__Document passage__
Dave Cannata, a longtime resident and co-owner of the Hidden Cottage bed and breakfast on Noe Street, died on Nov. 26, 2008. Cannata, who was 60, had been waging "a courageous battle" with cancer, his wife Ginger Karels-Cannata said.

David James Cannata was born in "Butchertown" (now known as the Bayview), a member of a close-knit Italian family. When he was a teenager, the family moved across town to the Portola District. Dave attended Polytechnic High School, once located near the site of Kezar Stadium, and later went on to study at San Francisco City College.

Ginger said he loved restoring old houses and was a specialist in hardwood flooring and painting. He and his best friend from childhood, Robert Duenas, owned the Earthquake City Painting Company in the early 1980s.

Dave and Ginger met when they were neighbors in Glen Park. They married in 1980 and had two children, Jason and Jessica, now 24 and 26. The couple moved to their Victorian home at 1186 Noe Street in 1979, and in 1995 the Cannatas turned the quaint farmhouse into a bed and breakfast. Hidden Cottage soon became a local landmark, noted for its peaked roof with antique weather vane, and red flowering bougainvillea. As the years went by, the two proprietors continued to live there, as well as take in guests.

According to Ginger, Dave never tired of improving the property. "He loved maintaining the old Victorian and was forever making it nicer," she said.

He also bought another Victorian on Elizabeth Street and fixed that one up as a B&B with three interior "cottages," called Island, Summer, and Cecilia.

Cannata loved Noe Valley, Ginger said, and was always walking to Tuggey's, the hardware store on 24th Street, to buy materials for his various building projects or to have coffee with friends. He also was a member of the Noe Valley Merchants and Professionals Association.

__Records contained in a dataset__
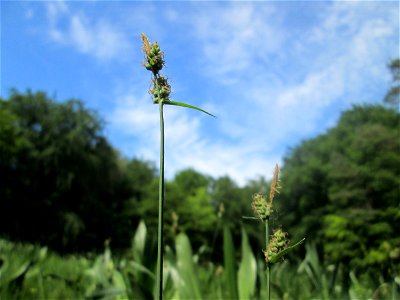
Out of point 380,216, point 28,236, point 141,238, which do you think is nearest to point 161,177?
point 141,238

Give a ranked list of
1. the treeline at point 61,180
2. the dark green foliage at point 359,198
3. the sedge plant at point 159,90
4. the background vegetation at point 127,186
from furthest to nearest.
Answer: the treeline at point 61,180 < the background vegetation at point 127,186 < the dark green foliage at point 359,198 < the sedge plant at point 159,90

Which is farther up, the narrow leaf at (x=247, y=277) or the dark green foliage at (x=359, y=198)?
the dark green foliage at (x=359, y=198)

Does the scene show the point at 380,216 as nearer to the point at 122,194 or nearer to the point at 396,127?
the point at 396,127

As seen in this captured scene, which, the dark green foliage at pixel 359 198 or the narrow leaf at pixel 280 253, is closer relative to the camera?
the narrow leaf at pixel 280 253

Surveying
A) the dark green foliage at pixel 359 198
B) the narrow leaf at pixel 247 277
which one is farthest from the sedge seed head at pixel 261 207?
the dark green foliage at pixel 359 198

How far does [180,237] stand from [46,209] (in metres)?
36.1

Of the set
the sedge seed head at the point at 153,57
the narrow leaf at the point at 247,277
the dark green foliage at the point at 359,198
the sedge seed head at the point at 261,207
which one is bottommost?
the narrow leaf at the point at 247,277

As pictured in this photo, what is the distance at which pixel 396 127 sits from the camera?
120 feet

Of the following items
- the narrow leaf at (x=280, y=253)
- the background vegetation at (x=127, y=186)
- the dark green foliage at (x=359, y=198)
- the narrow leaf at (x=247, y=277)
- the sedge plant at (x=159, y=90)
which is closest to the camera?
the sedge plant at (x=159, y=90)

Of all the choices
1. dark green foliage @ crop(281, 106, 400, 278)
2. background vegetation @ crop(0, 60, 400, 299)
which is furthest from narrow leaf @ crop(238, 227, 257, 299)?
dark green foliage @ crop(281, 106, 400, 278)

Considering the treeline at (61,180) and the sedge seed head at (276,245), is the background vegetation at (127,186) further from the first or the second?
the sedge seed head at (276,245)

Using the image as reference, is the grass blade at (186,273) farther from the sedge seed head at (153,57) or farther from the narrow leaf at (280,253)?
the sedge seed head at (153,57)

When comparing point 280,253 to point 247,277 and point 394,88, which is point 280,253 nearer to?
point 247,277

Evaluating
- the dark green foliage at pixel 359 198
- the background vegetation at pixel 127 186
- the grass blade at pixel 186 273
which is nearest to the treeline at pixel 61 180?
the background vegetation at pixel 127 186
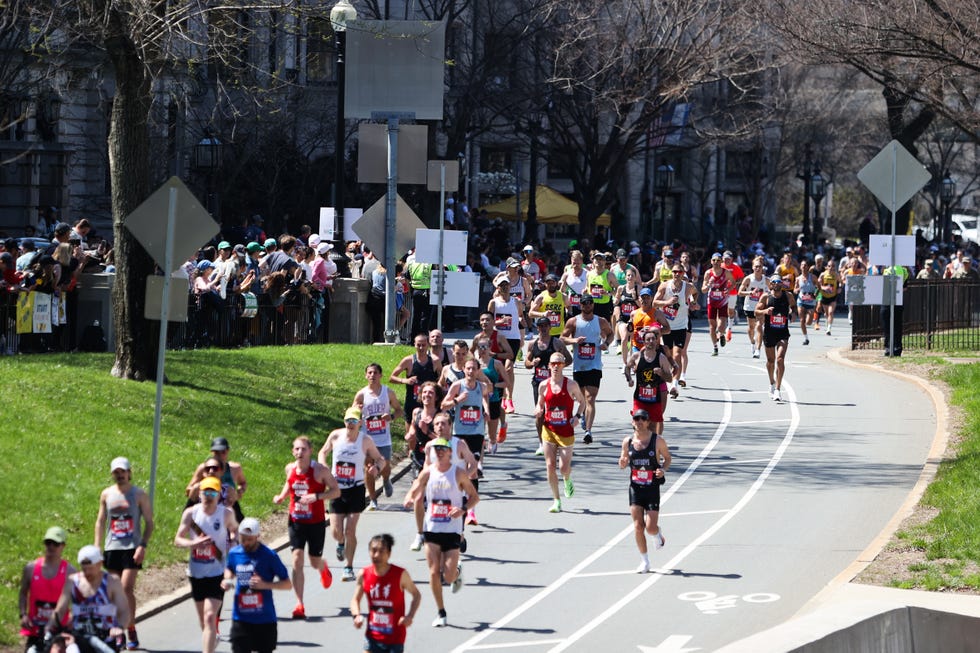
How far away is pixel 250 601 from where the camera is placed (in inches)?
443

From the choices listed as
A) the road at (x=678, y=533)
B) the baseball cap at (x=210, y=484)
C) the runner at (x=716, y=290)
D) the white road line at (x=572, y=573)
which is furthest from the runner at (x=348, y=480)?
the runner at (x=716, y=290)

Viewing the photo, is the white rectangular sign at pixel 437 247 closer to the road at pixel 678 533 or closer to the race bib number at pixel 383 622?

__Things to do__
- a) Reproduce everything in the Dave Cannata obituary from "David James Cannata" down to "Francisco City College.".
- b) Answer these questions using the Dave Cannata obituary:
(i) On which street is the Hidden Cottage bed and breakfast located?
(ii) Which high school did Dave Cannata attend?
(iii) What were the three interior "cottages" on Elizabeth Street called?
- c) Continue the Dave Cannata obituary from its last sentence.

__Answers to the exercises__
- a)
David James Cannata was born in "Butchertown" (now known as the Bayview), a member of a close-knit Italian family. When he was a teenager, the family moved across town to the Portola District. Dave attended Polytechnic High School, once located near the site of Kezar Stadium, and later went on to study at San Francisco City College.

- b)
(i) Noe Street
(ii) Polytechnic High School
(iii) Island, Summer, and Cecilia

- c)
Semi-retired over the last few years, Cannata kept busy installing windows and doors for neighbors on Noe Street.

The family spent their summers in Hawaii, where Dave taught his children to surf, sail, and camp. His kids were everything to him, Ginger said, but "he was not one to spoil them." Dave also refurbished houses that he had purchased in Hawaii.

Ginger remembers her husband as a man of "great determination, strength, and enthusiasm for life," who also loved to tell stories. "He was a wonderful man," she said, "a true San Francisco character, who could turn the simplest task into a fun adventure and then tell a hilarious story about it.

"He died too young," she adds, "and will be greatly missed by family and friends."

Funeral services were held for Dave on Nov. 29 at St. Philip's Church on Diamond Street. He is survived by his wife, children, brother Carl Cannata, and many other relatives and friends. The family asks that contributions be made in David Cannata's name to the American Cancer Society.